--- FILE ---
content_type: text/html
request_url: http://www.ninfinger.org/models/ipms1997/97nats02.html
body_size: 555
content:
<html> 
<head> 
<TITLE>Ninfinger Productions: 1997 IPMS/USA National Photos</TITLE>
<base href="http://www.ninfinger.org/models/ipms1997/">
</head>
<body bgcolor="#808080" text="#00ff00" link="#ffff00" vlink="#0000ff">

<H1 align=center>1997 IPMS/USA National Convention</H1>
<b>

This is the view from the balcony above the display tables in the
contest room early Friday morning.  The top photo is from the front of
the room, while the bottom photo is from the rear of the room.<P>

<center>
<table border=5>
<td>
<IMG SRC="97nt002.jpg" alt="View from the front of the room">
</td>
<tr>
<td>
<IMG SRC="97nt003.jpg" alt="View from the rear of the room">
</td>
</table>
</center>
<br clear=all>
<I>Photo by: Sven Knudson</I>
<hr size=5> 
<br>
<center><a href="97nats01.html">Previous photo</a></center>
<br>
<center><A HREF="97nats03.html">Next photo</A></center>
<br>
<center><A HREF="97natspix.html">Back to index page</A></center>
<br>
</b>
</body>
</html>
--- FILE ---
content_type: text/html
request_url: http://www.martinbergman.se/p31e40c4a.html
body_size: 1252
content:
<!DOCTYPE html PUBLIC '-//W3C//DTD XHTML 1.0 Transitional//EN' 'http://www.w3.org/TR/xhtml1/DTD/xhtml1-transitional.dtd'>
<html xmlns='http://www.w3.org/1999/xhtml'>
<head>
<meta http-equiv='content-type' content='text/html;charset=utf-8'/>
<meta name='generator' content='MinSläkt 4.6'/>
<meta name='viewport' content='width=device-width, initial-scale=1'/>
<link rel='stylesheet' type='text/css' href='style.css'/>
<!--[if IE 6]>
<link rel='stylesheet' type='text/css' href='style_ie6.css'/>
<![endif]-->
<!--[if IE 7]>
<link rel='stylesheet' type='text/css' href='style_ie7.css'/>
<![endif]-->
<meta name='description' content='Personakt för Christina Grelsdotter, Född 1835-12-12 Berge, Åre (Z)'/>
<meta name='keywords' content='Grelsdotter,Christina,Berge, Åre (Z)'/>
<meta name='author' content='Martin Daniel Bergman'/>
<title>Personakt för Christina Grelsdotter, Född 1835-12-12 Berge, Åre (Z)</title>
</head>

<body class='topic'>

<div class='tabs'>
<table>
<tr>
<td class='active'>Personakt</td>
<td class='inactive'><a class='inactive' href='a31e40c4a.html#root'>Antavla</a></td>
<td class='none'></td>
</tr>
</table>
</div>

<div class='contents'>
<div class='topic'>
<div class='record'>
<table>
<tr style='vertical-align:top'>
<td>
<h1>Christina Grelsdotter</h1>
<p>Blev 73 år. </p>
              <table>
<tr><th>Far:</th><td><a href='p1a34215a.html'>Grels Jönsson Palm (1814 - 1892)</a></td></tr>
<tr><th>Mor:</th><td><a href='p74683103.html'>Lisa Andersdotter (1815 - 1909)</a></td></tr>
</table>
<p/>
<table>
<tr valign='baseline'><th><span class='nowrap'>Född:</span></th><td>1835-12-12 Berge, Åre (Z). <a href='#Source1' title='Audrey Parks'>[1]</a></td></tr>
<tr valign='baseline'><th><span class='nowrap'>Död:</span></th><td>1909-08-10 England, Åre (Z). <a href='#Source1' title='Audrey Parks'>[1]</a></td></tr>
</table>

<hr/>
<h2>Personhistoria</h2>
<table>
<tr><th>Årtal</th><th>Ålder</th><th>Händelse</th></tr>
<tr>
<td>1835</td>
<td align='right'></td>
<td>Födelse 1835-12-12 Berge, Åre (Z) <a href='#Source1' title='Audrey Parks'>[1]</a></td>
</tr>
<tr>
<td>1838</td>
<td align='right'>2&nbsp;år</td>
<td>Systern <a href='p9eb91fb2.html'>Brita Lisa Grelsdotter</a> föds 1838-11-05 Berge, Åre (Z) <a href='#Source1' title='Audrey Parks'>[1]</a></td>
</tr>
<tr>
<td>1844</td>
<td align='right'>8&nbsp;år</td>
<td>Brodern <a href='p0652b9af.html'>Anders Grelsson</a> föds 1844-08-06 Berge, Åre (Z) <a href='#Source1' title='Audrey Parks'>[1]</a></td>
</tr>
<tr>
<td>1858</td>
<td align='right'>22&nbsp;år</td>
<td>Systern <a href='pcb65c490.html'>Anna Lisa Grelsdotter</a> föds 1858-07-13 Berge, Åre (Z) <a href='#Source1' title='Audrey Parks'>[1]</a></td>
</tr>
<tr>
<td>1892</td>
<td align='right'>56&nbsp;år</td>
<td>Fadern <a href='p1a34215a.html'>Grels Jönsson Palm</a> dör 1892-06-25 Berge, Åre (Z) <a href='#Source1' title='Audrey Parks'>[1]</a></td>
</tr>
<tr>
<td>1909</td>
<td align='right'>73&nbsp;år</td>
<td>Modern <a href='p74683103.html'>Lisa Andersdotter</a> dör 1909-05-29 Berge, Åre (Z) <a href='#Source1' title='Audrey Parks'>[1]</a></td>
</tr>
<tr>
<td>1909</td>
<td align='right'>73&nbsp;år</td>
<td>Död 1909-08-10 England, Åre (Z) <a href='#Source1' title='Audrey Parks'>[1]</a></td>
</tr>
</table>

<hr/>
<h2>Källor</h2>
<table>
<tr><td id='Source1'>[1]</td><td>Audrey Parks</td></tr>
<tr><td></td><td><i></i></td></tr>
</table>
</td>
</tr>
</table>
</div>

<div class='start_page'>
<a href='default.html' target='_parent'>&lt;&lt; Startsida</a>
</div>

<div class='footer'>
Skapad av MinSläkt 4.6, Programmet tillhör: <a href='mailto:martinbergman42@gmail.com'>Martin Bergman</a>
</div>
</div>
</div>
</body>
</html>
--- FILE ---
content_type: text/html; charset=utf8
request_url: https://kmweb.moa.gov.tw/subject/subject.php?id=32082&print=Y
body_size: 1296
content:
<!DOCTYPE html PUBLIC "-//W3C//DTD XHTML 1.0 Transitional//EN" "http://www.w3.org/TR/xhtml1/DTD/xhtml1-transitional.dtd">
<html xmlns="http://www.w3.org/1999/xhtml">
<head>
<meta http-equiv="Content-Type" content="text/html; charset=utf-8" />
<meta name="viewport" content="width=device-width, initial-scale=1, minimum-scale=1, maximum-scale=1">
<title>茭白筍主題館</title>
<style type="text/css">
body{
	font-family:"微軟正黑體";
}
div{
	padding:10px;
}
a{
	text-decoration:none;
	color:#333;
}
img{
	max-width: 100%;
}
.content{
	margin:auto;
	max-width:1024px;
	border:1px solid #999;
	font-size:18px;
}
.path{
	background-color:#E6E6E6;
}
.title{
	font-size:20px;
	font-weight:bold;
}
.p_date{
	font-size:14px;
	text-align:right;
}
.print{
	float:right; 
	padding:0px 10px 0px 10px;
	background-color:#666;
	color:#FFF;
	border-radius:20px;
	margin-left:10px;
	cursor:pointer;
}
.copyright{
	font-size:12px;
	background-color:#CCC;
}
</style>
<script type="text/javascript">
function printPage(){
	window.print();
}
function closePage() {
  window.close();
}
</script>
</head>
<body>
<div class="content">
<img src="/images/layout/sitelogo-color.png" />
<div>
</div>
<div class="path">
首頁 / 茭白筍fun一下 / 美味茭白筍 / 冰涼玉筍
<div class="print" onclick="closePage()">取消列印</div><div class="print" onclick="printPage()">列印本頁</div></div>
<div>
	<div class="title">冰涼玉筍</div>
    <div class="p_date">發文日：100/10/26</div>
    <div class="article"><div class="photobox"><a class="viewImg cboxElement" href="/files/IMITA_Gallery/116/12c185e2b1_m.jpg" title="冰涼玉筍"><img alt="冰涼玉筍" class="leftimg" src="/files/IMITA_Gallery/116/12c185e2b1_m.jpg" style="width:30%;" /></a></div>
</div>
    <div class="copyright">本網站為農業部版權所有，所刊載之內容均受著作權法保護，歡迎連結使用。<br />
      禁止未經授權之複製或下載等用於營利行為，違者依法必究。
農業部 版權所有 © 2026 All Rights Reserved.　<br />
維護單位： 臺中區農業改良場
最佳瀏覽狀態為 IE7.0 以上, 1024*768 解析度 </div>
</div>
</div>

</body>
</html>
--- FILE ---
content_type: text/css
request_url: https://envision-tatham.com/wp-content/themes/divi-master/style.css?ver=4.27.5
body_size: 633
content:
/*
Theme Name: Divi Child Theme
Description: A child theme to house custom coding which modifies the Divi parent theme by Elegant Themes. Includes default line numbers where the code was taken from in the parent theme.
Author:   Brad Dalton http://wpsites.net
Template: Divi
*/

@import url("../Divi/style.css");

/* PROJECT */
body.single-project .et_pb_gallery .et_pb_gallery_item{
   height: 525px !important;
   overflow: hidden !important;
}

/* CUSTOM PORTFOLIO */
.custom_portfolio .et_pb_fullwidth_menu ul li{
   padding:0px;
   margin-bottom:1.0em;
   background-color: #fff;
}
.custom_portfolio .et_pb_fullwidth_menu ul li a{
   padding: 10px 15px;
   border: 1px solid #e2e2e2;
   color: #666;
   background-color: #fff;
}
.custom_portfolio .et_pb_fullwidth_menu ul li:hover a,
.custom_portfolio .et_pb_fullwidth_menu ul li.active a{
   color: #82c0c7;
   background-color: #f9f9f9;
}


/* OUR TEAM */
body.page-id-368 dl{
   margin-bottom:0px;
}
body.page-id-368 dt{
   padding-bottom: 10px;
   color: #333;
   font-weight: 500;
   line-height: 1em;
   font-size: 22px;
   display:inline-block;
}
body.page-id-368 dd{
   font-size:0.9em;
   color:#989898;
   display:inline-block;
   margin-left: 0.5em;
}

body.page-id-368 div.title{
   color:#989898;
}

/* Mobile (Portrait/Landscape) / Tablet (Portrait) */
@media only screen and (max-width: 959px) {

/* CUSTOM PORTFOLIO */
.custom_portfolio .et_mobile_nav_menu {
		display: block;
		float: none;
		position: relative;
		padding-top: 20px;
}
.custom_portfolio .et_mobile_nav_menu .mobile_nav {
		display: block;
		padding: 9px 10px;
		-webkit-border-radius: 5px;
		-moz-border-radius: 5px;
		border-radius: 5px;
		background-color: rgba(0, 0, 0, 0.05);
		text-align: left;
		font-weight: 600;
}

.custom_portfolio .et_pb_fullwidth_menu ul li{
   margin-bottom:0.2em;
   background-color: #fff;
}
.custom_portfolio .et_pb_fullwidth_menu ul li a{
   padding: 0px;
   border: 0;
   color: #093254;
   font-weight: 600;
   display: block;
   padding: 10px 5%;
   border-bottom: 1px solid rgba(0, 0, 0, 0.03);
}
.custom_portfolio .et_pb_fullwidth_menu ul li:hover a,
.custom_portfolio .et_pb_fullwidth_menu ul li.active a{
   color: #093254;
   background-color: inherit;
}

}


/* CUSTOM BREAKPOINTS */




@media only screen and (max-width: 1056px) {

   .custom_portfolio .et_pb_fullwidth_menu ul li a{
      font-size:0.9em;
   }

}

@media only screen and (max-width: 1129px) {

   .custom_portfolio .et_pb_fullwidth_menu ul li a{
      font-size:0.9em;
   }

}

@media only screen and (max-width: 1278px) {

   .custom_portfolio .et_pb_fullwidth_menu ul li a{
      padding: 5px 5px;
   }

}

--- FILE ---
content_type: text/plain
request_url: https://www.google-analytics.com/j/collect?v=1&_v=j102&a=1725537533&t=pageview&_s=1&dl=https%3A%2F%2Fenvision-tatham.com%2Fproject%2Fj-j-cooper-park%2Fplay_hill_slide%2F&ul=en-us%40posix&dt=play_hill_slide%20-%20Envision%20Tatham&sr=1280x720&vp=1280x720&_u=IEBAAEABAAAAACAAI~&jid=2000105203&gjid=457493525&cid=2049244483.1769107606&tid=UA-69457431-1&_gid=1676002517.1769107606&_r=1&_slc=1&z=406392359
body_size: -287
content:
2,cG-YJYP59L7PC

■ Instructions for the task
Would you copy out exactly the lines above that start at the one containing "維護單位： 臺中區農業改良場" and end at the one containing "Theme Name: Divi Child Theme", inclusive?

■ Result of this exercise
維護單位： 臺中區農業改良場
最佳瀏覽狀態為 IE7.0 以上, 1024*768 解析度 </div>
</div>
</div>

</body>
</html>
--- FILE ---
content_type: text/css
request_url: https://envision-tatham.com/wp-content/themes/divi-master/style.css?ver=4.27.5
body_size: 633
content:
/*
Theme Name: Divi Child Theme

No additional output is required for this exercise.